He took me into a little candy-store, dazzlingly lighted and mirrored and filled with marble-topped tables
We seated ourselves and he gave the order. He did so ra.ther swaggeringly, but his manner to me was one of affectionate and compassionate respectfulness
"Oh, I am so glad to see you," he said. "You remember the ship?"
"As if one could ever forget things of that kind."
"I have often thought of you. ’I wonder what has become of him,’ I said to myself." He did not remember my name, or perhaps he had never known it, so I had to introduce myself afresh. The contrast between his flashy clothes and my frowsy, wretched-looking appearance, as I saw ourselves in the mirrors on either side of me, made me sorely ill at ease. The brilliancy of the gaslight chafed my nerves. It was as though it had been turned on for the express purpose of illuminating my disgrace. I was longing to go away, but Gitelson fell to questioning me about my affairs once more, and this time he did so with such unfeigned concern that I told him the whole cheerless story of my sixteen months’ life in America
He was touched. In his mild, unemphatic way he expressed heartfelt sympathy
"But why don’t you learn some trade?" he inquired. "You don’t seem to be fit for business, anyhow" (the last two words in mispronounced English)

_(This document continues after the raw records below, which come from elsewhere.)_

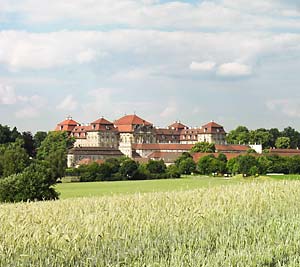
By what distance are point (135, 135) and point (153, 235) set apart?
6526 inches

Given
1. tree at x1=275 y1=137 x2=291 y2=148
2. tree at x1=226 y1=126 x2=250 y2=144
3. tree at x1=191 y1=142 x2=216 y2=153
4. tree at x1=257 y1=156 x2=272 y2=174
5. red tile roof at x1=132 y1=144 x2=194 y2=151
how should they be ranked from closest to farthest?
tree at x1=257 y1=156 x2=272 y2=174, tree at x1=191 y1=142 x2=216 y2=153, red tile roof at x1=132 y1=144 x2=194 y2=151, tree at x1=275 y1=137 x2=291 y2=148, tree at x1=226 y1=126 x2=250 y2=144

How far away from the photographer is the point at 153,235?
9547mm

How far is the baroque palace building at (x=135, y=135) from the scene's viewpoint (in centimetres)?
16000

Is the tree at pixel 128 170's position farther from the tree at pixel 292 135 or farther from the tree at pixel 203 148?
the tree at pixel 292 135

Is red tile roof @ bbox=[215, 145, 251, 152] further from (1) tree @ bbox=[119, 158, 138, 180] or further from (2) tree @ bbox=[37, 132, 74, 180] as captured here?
(1) tree @ bbox=[119, 158, 138, 180]

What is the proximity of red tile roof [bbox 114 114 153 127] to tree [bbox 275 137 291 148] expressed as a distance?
37.3 m

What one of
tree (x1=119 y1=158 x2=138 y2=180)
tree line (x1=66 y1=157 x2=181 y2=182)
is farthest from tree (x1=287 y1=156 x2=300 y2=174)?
tree (x1=119 y1=158 x2=138 y2=180)

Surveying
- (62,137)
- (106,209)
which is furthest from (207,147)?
(106,209)

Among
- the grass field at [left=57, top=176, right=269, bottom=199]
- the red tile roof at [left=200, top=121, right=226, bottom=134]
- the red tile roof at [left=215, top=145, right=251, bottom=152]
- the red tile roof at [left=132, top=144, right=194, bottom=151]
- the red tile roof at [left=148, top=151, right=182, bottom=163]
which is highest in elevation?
the red tile roof at [left=200, top=121, right=226, bottom=134]

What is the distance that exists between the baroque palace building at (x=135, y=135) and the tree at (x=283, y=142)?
15.1 metres

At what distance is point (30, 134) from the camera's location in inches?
4806

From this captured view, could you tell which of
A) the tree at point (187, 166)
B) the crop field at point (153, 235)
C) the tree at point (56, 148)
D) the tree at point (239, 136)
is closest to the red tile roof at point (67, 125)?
the tree at point (56, 148)

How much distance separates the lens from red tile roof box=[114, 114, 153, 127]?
592 ft

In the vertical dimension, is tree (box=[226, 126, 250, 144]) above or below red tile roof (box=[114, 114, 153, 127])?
below
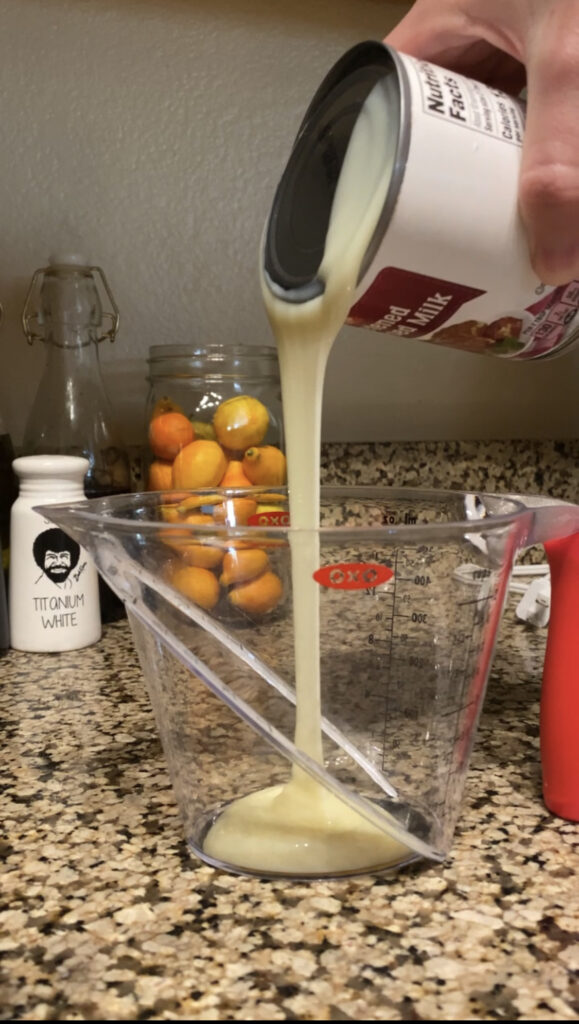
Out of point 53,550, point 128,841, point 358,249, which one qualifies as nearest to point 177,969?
point 128,841

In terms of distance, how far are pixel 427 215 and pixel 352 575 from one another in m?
0.19

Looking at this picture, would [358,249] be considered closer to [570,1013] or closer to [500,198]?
[500,198]

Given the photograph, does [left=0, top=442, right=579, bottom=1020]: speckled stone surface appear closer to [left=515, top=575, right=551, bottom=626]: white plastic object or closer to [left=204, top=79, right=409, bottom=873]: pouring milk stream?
[left=204, top=79, right=409, bottom=873]: pouring milk stream

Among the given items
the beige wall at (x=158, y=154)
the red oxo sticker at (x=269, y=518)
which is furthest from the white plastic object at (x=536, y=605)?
the red oxo sticker at (x=269, y=518)

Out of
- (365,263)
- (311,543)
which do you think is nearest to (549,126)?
(365,263)

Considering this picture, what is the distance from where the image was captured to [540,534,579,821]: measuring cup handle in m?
→ 0.52

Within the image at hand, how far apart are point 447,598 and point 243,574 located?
0.11m

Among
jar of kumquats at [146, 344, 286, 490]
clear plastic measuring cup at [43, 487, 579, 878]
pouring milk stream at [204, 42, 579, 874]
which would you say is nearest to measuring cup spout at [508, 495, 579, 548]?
clear plastic measuring cup at [43, 487, 579, 878]

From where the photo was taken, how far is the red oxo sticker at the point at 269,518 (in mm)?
646

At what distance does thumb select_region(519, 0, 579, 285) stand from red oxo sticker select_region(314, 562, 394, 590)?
19 cm

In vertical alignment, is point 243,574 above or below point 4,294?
below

"Everybody is telling me that."
"There you are. You just listen to me, Mr. Levinsky. You won’t be sorry for it." He proposed machine-operating in a cloak-shop, which paid even better than tailoring and was far easier to learn. Finally he offered to introduce me to an operator who would teach me the trade, and to pay him my tuition fee
He went into details. He continued to address me as Mr. Levinsky and tried to show me esteem as his intellectual superior, but, in spite of himself, as it were, he gradually took a respectfully contemptuous tone with me
"Don’t be a lobster, Mr. Levinsky." (" Lobster" he said in English.) "This is not Russia. Here a fellow must be no fool. There is no sense in living the way you do. Do as Gitelson tells you, and you’ll live decently, dress decently, and lay by a dollar or two. There are lots of educated fellows in the shops." He told me of some of these, particularly of one young man who was a shopmate of his. "He never comes to work without some book" he said.
"When there is not enough to do he reads. When he has to wait for a new ’bundle,’ as we call it, he reads. Other fellows carry on, but he is always reading. He is so highly educated he could read any kind of book, and I don’t believe there is a book in the world that he has not read. He is saving up money to go to college."
On parting he became fully respectful again. "Do as I tell you, Mr.
Levinsky," he said. "Take up cloak-making."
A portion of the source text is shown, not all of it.